Salin Artikel

KALEIDOSKOP 2019: Defisit BPJS, Kenaikan Iuran, dan Faktor Politis...

JAKARTA, KOMPAS.com – Mulai 1 Januari 2020, iuran BPJS Kesehatan yang harus dibayar peserta jaminan kesehatan naik. Besarnya kenaikan iuran beragam, tergantung jenis kelas yang dipilih.

Salah satu faktor kenaikan iuran ini yakni defisit keuangan yang dialami lembaga tersebut. Bahkan , BPJS Kesehatan dibentuk pada 2014, lembaga ini tidak pernah mengalami surplus keuangan.

Awalnya, BPJS mengalami defisit hingga Rp 3,3 triliun. Kemudian, defisit bertambah menjadi Rp 5,7 triliun pada 2015. Selanjutnya pada 2016 defisit kembali naik menjadi Rp 9,7 triliun.

Adapun pada 2017, defisit tercatat naik tipis yakni menjadi Rp 9,75 triliun. Sementara itu, pada tahun lalu, defisit turun menjadi Rp 9,1 triliun. Tahun ini, defisit diperkirakan kembali mengalami lonjakan hingga Rp 32,8 triliun.

Untuk mengatasi persoalan itu, Presiden Joko Widodo menerbitkan Peraturan Presiden (Perpres) Nomor 75 Tahun 2019 tentang Perubahan atas Perpres Nomor 82 Tahun 2018 tentang Jaminan Kesehatan yang ditandatangani pada 24 Oktober 2019.

■ Entri tersimpan
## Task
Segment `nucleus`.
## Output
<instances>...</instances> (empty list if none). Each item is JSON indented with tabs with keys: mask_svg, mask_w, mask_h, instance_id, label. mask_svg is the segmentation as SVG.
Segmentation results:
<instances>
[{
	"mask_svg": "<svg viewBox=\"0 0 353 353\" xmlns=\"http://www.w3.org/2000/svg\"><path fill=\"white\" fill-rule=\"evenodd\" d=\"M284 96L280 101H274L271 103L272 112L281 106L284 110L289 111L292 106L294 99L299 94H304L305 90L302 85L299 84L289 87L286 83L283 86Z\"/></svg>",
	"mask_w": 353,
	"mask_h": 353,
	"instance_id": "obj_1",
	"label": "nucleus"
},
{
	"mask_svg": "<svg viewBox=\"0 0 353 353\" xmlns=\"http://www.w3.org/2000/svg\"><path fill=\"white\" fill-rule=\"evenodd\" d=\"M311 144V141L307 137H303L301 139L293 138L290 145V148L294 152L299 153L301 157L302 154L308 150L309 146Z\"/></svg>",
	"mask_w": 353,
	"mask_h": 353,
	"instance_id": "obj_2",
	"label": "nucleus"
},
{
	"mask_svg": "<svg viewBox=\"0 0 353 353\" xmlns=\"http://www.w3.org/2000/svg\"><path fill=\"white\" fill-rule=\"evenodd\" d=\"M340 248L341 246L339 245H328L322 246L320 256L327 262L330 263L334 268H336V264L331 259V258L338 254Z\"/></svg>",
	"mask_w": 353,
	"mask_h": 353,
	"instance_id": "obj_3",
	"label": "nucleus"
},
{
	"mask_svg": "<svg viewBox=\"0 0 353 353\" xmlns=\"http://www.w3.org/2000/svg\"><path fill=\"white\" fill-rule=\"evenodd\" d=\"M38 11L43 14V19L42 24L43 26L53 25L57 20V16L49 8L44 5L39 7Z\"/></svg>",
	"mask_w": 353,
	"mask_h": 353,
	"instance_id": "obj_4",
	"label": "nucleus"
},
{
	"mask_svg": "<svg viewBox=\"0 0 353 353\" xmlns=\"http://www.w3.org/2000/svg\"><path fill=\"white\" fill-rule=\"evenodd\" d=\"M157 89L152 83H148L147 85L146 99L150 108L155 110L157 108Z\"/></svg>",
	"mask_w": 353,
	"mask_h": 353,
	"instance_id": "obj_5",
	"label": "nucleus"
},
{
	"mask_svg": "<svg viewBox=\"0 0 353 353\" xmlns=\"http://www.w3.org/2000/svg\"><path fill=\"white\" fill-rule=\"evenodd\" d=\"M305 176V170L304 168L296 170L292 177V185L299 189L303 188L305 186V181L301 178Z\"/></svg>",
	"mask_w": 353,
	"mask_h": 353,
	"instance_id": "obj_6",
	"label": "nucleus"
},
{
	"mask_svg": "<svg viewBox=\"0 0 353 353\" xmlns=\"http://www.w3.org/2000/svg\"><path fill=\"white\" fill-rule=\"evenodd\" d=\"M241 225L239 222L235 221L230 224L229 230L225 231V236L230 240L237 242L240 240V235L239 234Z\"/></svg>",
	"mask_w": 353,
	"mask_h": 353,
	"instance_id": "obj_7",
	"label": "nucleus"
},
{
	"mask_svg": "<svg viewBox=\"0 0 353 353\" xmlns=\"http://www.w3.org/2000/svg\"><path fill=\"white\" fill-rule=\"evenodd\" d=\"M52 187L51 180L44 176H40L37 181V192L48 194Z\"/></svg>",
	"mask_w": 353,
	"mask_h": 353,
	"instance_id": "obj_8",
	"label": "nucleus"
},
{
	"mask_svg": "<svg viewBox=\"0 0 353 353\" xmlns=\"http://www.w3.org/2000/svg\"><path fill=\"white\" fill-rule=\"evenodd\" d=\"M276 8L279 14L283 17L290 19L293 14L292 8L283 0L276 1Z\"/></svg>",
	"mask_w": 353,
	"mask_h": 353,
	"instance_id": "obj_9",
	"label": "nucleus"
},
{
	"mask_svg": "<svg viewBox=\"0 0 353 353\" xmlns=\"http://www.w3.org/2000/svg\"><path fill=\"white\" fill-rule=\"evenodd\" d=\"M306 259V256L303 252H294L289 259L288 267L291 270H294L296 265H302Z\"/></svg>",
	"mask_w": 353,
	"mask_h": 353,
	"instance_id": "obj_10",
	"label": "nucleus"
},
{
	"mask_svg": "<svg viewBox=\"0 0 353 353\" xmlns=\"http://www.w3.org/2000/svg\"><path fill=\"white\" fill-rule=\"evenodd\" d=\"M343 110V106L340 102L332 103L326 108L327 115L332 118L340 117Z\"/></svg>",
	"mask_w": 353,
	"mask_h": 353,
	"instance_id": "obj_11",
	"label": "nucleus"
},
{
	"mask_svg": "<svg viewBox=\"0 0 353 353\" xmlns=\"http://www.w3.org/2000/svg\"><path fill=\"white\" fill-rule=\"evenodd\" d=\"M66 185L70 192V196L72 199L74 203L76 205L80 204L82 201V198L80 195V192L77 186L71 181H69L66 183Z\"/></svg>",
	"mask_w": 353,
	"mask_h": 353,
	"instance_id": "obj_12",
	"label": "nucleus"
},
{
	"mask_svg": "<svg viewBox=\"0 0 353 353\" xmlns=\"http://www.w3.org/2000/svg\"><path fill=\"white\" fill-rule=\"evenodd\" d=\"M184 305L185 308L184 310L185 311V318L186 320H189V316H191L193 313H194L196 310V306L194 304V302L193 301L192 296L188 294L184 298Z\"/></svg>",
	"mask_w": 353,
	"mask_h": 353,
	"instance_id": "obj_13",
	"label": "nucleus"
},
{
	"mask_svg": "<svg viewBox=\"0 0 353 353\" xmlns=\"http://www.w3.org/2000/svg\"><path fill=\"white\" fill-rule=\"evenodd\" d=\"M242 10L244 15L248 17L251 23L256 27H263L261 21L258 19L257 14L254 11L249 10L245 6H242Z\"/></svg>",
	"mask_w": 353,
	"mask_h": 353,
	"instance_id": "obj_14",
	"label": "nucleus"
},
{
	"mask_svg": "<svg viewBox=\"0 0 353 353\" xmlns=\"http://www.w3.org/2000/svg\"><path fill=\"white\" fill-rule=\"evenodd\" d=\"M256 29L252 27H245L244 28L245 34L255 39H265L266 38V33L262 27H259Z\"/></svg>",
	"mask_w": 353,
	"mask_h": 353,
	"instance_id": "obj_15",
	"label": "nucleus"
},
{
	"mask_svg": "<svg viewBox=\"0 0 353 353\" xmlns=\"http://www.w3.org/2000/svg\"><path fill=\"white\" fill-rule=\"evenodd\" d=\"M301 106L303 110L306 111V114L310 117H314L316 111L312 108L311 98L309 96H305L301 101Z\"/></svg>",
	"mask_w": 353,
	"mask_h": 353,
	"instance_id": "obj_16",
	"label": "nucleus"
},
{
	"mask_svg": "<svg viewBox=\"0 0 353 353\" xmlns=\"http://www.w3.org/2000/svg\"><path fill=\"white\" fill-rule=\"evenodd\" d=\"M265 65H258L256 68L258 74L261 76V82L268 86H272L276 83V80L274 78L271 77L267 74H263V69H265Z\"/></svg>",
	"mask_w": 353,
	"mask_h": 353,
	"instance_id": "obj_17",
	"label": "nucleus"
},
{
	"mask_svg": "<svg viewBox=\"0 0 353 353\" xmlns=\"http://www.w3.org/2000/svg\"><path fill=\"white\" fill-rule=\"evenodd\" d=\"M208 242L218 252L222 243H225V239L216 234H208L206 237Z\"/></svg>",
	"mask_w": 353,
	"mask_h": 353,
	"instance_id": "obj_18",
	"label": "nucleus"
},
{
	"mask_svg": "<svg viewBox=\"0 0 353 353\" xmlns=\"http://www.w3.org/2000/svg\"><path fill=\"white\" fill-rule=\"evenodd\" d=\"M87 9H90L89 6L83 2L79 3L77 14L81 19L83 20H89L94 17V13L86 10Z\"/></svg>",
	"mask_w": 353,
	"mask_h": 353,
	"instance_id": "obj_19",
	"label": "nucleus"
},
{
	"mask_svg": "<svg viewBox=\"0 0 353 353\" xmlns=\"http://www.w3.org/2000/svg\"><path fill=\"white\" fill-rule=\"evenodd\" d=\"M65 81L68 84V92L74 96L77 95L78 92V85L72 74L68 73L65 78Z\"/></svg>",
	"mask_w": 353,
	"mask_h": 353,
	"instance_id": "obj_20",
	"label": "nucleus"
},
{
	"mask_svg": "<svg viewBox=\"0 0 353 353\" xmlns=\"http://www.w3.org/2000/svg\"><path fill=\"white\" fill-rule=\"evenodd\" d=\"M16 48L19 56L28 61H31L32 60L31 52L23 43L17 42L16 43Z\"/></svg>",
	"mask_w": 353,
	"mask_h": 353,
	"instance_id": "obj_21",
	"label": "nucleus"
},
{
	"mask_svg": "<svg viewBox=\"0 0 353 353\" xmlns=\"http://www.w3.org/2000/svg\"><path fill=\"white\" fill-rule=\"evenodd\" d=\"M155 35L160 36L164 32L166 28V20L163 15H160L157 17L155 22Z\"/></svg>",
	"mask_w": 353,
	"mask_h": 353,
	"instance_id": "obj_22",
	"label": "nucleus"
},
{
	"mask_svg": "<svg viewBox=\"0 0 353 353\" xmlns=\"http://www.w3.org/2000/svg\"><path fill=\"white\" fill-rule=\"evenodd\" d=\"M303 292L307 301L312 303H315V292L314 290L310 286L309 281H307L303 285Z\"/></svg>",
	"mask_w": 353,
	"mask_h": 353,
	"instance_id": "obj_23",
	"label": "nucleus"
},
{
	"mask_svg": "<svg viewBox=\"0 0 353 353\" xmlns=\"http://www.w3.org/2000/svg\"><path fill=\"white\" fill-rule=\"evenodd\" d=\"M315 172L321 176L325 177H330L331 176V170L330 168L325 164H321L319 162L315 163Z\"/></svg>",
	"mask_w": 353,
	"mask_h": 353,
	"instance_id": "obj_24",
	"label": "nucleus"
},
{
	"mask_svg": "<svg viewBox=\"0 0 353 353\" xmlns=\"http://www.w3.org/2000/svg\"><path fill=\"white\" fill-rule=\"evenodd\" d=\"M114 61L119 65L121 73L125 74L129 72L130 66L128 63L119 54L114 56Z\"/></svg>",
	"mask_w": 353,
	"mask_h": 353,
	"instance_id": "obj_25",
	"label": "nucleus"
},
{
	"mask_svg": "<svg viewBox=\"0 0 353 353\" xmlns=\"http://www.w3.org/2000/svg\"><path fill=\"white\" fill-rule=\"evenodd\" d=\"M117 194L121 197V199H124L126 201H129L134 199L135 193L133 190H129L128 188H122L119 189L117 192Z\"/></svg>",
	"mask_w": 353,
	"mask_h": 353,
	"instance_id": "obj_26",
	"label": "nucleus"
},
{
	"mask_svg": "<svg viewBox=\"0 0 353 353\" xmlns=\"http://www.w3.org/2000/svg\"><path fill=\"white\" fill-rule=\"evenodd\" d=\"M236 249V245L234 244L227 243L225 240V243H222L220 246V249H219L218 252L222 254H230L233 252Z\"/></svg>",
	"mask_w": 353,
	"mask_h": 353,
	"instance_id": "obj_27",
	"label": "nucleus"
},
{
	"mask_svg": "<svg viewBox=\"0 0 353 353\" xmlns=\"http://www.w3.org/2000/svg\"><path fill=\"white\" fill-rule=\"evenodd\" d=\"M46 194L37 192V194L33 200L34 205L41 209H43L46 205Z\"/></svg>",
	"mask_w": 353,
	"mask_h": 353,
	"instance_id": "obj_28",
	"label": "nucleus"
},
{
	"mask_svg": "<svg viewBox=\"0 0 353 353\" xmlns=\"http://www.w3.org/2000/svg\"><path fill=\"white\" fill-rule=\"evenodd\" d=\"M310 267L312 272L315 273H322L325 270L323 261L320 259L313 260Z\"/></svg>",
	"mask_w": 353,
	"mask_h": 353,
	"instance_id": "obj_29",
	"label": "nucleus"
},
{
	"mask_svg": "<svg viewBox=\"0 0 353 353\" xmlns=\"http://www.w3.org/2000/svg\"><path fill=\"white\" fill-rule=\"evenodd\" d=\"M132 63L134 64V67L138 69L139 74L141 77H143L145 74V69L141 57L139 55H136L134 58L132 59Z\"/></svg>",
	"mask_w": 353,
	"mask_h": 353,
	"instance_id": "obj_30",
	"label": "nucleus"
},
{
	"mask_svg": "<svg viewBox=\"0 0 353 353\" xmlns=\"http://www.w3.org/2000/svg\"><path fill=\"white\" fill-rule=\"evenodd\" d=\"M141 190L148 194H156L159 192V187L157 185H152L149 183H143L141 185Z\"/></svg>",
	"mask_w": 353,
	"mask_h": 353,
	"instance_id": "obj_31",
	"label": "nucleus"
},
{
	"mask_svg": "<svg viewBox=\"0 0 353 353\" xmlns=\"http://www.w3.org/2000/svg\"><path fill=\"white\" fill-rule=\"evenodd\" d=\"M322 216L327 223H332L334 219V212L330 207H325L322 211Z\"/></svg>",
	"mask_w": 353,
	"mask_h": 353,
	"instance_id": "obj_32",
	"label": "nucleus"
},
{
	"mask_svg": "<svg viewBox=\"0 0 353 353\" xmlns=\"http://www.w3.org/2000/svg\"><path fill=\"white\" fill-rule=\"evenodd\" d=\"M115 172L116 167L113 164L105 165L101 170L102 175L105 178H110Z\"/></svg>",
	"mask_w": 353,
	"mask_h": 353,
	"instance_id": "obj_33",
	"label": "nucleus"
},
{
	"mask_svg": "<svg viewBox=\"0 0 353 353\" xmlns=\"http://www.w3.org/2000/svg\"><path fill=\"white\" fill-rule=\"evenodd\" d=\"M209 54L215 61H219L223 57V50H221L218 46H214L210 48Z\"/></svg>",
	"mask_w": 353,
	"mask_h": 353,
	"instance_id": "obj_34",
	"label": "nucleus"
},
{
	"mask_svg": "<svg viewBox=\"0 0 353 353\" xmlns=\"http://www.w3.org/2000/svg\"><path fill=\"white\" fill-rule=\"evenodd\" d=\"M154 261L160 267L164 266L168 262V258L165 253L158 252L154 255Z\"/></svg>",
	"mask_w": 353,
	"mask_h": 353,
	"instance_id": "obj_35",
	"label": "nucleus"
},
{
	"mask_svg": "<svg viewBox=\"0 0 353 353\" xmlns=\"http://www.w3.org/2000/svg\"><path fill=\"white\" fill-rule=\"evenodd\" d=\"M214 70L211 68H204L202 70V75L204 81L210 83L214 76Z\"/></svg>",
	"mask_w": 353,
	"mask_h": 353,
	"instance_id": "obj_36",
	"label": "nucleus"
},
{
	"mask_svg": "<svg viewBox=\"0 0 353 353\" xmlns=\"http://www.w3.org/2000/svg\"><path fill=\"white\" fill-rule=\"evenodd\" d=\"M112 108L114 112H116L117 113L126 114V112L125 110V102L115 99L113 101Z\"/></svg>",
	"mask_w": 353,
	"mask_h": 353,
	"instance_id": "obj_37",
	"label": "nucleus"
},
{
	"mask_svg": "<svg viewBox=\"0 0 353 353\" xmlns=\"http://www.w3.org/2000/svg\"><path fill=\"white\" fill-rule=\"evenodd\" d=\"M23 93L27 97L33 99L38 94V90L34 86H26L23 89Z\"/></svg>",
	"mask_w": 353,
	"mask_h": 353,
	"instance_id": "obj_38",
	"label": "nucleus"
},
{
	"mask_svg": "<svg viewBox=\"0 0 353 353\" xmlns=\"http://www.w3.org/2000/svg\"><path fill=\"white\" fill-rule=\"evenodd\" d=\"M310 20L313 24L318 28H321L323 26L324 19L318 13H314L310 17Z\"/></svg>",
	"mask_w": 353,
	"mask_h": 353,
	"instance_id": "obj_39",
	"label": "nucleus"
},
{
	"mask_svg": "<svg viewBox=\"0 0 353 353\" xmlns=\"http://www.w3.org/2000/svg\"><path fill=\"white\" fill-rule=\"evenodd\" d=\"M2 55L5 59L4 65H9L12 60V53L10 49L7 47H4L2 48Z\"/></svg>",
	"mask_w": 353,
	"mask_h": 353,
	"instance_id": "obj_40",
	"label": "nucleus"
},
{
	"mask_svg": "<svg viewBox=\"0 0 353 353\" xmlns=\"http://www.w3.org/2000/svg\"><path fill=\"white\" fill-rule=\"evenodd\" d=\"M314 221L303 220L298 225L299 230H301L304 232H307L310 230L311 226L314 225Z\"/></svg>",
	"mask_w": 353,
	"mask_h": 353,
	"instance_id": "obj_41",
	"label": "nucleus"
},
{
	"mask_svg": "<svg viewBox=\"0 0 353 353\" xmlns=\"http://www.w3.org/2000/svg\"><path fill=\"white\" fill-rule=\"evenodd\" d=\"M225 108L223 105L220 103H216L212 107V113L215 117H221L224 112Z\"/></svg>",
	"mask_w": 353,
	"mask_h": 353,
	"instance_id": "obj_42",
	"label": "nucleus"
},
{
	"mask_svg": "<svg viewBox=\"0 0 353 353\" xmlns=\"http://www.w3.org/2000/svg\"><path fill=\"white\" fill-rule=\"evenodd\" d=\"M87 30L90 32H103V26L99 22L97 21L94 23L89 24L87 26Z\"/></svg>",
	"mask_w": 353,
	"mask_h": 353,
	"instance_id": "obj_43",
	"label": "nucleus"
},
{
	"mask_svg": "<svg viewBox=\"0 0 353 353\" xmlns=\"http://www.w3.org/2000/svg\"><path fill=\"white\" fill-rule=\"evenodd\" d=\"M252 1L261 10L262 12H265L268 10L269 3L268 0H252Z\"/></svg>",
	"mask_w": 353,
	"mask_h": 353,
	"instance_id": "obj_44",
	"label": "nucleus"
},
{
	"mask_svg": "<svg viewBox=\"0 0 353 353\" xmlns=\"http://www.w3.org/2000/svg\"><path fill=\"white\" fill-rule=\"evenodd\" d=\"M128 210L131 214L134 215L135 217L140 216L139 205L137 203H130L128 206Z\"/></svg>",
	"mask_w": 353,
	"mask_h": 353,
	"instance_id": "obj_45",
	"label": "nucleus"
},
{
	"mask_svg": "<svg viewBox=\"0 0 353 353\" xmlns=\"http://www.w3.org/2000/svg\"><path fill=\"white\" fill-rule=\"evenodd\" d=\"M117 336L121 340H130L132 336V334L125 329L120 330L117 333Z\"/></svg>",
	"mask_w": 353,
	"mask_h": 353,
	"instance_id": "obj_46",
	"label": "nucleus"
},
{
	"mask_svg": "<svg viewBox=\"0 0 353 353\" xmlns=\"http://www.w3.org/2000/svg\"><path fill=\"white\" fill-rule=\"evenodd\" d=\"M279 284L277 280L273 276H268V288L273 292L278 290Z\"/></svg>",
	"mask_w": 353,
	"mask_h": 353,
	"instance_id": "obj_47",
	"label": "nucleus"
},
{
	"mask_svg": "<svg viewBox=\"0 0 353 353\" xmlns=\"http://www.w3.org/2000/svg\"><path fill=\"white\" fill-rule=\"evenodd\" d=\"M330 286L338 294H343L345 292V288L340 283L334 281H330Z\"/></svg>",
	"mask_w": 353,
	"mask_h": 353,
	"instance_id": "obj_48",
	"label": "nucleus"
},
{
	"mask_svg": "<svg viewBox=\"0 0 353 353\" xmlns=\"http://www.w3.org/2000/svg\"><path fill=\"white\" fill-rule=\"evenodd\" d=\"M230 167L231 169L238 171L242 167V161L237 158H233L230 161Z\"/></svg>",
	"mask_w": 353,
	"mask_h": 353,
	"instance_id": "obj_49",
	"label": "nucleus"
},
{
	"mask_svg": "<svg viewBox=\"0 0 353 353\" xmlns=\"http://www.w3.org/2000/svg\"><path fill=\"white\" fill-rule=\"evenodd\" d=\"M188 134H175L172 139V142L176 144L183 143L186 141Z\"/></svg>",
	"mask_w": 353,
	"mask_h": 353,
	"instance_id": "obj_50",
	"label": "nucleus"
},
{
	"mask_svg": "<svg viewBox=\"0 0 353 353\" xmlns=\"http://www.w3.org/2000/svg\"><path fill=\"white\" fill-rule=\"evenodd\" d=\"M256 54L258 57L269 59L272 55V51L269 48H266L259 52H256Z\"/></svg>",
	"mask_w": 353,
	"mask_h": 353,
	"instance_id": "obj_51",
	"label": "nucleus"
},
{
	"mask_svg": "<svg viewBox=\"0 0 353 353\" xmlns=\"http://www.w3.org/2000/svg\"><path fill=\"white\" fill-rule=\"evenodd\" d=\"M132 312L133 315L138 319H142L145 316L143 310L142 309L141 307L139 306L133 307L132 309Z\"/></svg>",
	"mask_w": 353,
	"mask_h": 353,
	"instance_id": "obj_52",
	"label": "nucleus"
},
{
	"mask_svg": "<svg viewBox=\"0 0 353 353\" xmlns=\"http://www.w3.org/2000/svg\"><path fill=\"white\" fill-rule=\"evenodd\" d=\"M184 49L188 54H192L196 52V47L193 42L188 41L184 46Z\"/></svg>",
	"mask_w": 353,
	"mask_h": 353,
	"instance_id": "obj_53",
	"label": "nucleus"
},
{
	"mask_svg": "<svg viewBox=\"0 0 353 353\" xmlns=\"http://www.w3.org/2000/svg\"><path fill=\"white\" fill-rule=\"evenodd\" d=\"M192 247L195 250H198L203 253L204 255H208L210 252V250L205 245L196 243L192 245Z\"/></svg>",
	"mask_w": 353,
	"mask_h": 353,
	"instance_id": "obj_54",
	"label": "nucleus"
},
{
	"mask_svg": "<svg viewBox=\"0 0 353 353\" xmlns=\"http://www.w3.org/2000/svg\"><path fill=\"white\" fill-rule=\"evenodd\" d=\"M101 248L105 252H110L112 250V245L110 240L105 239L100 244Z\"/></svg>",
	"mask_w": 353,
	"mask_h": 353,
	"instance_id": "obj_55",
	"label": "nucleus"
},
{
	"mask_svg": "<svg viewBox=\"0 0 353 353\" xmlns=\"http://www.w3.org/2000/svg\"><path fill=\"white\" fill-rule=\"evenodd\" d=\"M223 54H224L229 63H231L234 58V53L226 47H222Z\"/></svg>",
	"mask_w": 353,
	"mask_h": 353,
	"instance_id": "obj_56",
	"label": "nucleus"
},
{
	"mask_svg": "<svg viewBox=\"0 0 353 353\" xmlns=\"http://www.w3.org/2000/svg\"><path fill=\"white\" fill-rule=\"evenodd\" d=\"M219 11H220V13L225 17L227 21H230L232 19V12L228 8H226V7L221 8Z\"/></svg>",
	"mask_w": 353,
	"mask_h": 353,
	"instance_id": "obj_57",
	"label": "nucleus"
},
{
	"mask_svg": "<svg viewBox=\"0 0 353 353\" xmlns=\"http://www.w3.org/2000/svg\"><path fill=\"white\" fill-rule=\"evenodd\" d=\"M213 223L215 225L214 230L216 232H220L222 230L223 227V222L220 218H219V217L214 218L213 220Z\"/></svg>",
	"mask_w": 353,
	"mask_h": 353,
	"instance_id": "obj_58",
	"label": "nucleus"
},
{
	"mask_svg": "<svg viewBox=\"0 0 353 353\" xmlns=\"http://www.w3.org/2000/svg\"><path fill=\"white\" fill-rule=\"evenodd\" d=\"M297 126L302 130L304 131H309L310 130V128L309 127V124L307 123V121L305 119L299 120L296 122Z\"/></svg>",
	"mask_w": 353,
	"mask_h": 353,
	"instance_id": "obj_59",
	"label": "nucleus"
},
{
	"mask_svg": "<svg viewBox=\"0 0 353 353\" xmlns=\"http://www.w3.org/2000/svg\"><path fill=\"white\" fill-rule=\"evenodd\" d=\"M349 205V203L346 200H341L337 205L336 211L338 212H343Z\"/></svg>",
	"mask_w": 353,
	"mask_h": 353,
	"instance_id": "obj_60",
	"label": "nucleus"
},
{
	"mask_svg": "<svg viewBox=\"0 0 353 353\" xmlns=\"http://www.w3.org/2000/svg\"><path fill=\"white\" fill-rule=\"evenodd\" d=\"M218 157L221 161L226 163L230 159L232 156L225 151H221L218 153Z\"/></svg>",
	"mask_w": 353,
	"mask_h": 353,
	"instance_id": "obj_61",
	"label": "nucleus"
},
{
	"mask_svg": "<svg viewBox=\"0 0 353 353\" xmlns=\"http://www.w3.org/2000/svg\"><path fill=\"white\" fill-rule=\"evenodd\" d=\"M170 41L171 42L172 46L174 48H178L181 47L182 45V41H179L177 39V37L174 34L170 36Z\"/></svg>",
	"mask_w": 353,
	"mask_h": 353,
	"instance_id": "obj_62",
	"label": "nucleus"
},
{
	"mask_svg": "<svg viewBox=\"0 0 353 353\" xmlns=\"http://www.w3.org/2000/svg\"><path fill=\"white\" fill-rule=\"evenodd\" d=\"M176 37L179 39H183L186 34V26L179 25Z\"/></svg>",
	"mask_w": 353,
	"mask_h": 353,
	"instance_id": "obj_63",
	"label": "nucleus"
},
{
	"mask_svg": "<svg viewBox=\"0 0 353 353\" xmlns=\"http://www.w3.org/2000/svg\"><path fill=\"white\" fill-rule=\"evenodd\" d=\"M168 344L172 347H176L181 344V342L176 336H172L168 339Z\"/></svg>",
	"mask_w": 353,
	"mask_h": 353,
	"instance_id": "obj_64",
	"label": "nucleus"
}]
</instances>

■ TUJUAN A
Ringkas kutipan bacaan tentang iuran BPJS Kesehatan dalam dua kalimat.
■ TUJUAN B
Berdasarkan kutipan bacaan, jelaskan dalam satu kalimat mengapa besarnya kenaikan iuran tidak sama bagi semua peserta.

■ JAWABAN LENGKAP A
Mulai 1 Januari 2020, iuran BPJS Kesehatan naik dengan besaran yang berbeda menurut kelas, salah satunya karena defisit keuangan lembaga itu, yang berawal Rp 3,3 triliun dan tahun ini diperkirakan melonjak hingga Rp 32,8 triliun. Untuk mengatasi persoalan itu, Presiden Joko Widodo menerbitkan Perpres Nomor 75 Tahun 2019, yang ditandatangani pada 24 Oktober 2019.

■ JAWABAN LENGKAP B
Besarnya kenaikan iuran beragam karena bergantung pada jenis kelas yang dipilih peserta.